Suppose you have a component on an object and use SetActive to disable itself. In that case, you won’t be able to use that same component to re-activate it. That’s because this component is now disabled. Instead, try using a parent object to manage the child’s state. Or, turn off specific Components that you don’t need.

Developing an intuition

I wrote a simple script to help you develop an intuition for working with SetActive, activeSelf, and activeInHierarchy. This script logs the various properties to help you see how they work. To build this intuition, try activating and deactivating your game objects in the inspector and via script. Make sure to add your tracked game objects to the list in the inspector.
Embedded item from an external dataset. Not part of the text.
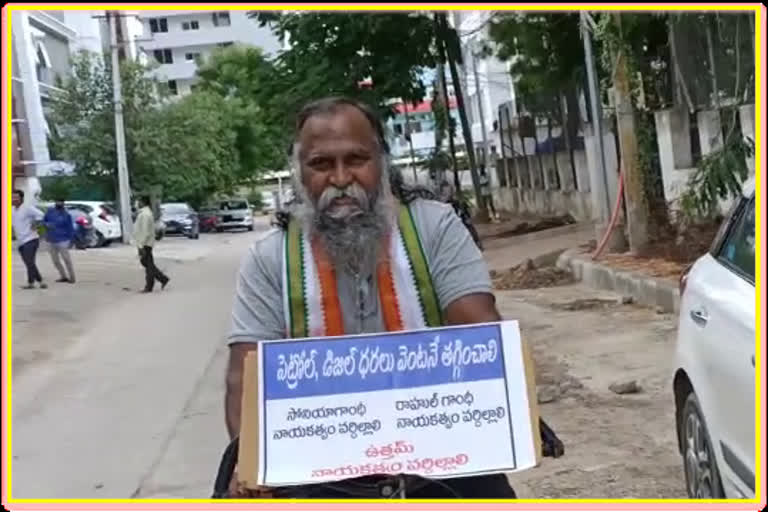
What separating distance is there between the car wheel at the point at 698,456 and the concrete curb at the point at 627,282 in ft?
18.3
using System.Collections.Generic;

using UnityEngine;

[ExecuteAlways]

public class GetActiveState : MonoBehaviour

{
  public List<Transform> transformToWatch = new List<Transform>();
  
  void Update()
  {
    foreach (Transform t in transformToWatch)
    {
      if (t == null)
        continue;
      Debug.Log(
        $"{t.name} | Hierarchy State: {t.gameObject.activeInHierarchy}. Self State: {t.gameObject.activeSelf}"
      );
    }
  }
}

Conclusion

As a game developer, it’s crucial that you activate and deactivate game objects in your project. Being capable of managing a game object’s state is a beginner-level skill. If you’re learning other Unity basics, I encourage you to learn about OnValidate and LateUpdate, two of Unity’s essential event functions.